The study focused on developing new composite NGs based on cross-linked PEGDA and NZ loaded with 5FU, as a bioactive substance used in cancer treatment. The NGs were obtained by polymerization in an inverse mini-emulsion using PEGDA₂₀₀₀, PEGDA₇₀₀, or a blend of the two (in a 1:3 ratio), in the presence of different NZ ratios. The system has been shown to be prone to Ostwald ripening and was controlled by adding NaCl as a co-stabilizer. DLS measurements confirmed polymerization in the nanodroplets, dispersed in the organic continuous medium, characteristic of(inverse) mini-emulsions.
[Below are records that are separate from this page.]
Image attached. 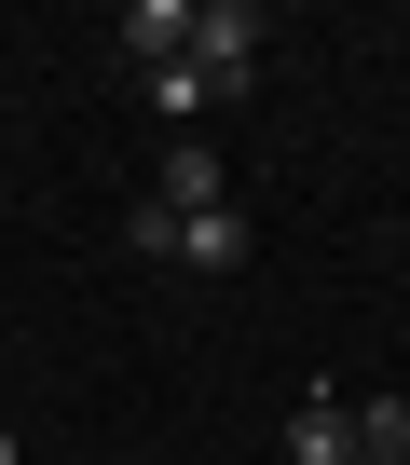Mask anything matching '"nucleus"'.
Returning a JSON list of instances; mask_svg holds the SVG:
<instances>
[{
	"instance_id": "obj_1",
	"label": "nucleus",
	"mask_w": 410,
	"mask_h": 465,
	"mask_svg": "<svg viewBox=\"0 0 410 465\" xmlns=\"http://www.w3.org/2000/svg\"><path fill=\"white\" fill-rule=\"evenodd\" d=\"M191 69H205V96H247L260 83V0H191Z\"/></svg>"
},
{
	"instance_id": "obj_2",
	"label": "nucleus",
	"mask_w": 410,
	"mask_h": 465,
	"mask_svg": "<svg viewBox=\"0 0 410 465\" xmlns=\"http://www.w3.org/2000/svg\"><path fill=\"white\" fill-rule=\"evenodd\" d=\"M274 465H356V411L315 383L301 411H288V438H274Z\"/></svg>"
},
{
	"instance_id": "obj_3",
	"label": "nucleus",
	"mask_w": 410,
	"mask_h": 465,
	"mask_svg": "<svg viewBox=\"0 0 410 465\" xmlns=\"http://www.w3.org/2000/svg\"><path fill=\"white\" fill-rule=\"evenodd\" d=\"M110 42H123L137 69H178V55H191V0H123V15H110Z\"/></svg>"
},
{
	"instance_id": "obj_4",
	"label": "nucleus",
	"mask_w": 410,
	"mask_h": 465,
	"mask_svg": "<svg viewBox=\"0 0 410 465\" xmlns=\"http://www.w3.org/2000/svg\"><path fill=\"white\" fill-rule=\"evenodd\" d=\"M151 205H178V219L233 205V192H220V151H205V137H164V178H151Z\"/></svg>"
},
{
	"instance_id": "obj_5",
	"label": "nucleus",
	"mask_w": 410,
	"mask_h": 465,
	"mask_svg": "<svg viewBox=\"0 0 410 465\" xmlns=\"http://www.w3.org/2000/svg\"><path fill=\"white\" fill-rule=\"evenodd\" d=\"M178 261H191V274H233V261H247V205H205V219H178Z\"/></svg>"
},
{
	"instance_id": "obj_6",
	"label": "nucleus",
	"mask_w": 410,
	"mask_h": 465,
	"mask_svg": "<svg viewBox=\"0 0 410 465\" xmlns=\"http://www.w3.org/2000/svg\"><path fill=\"white\" fill-rule=\"evenodd\" d=\"M137 83H151V110H164V137H191L205 110H220V96H205V69H191V55H178V69H137Z\"/></svg>"
},
{
	"instance_id": "obj_7",
	"label": "nucleus",
	"mask_w": 410,
	"mask_h": 465,
	"mask_svg": "<svg viewBox=\"0 0 410 465\" xmlns=\"http://www.w3.org/2000/svg\"><path fill=\"white\" fill-rule=\"evenodd\" d=\"M383 451H410V397H356V465H383Z\"/></svg>"
},
{
	"instance_id": "obj_8",
	"label": "nucleus",
	"mask_w": 410,
	"mask_h": 465,
	"mask_svg": "<svg viewBox=\"0 0 410 465\" xmlns=\"http://www.w3.org/2000/svg\"><path fill=\"white\" fill-rule=\"evenodd\" d=\"M123 247L137 261H178V205H123Z\"/></svg>"
},
{
	"instance_id": "obj_9",
	"label": "nucleus",
	"mask_w": 410,
	"mask_h": 465,
	"mask_svg": "<svg viewBox=\"0 0 410 465\" xmlns=\"http://www.w3.org/2000/svg\"><path fill=\"white\" fill-rule=\"evenodd\" d=\"M0 465H28V451H15V424H0Z\"/></svg>"
},
{
	"instance_id": "obj_10",
	"label": "nucleus",
	"mask_w": 410,
	"mask_h": 465,
	"mask_svg": "<svg viewBox=\"0 0 410 465\" xmlns=\"http://www.w3.org/2000/svg\"><path fill=\"white\" fill-rule=\"evenodd\" d=\"M383 465H410V451H383Z\"/></svg>"
}]
</instances>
With an up to 3% content of NZ, the composites remained in the range of 100–200 nm average diameters, being well suited for the envisioned application. The presence of NZ in the composite NGs was confirmed and quantified by EDX and TGA, respectively. The release profile of 5-FU-loaded NG composites and 5-FU-loaded NZ was also studied. Composites presented slower release rates of the drug, with a lower burst at the beginning of the study. Of the four mathematical models proposed for the kinetics of release, the Korsmeyer–Peppas model fitted all the NGs and the loaded NZs best; the dominant release mechanism of drugs has been proven to be Fickian diffusion. Cytotoxicity tests on the L929 cell line of murine fibroblasts indicated a reduction in cell viability to a value of 60% for the NG composites diluted at a ratio of 1/10. This value was slightly lower compared to a 5-FU solution of equivalent concentration, yet the results indicated the potential for maintaining a similar cytotoxic effect in an encapsulated form of NZ-based NGs. Based on the overall results, the NZ-based NGs can serve as potential candidates for controlled drug delivery.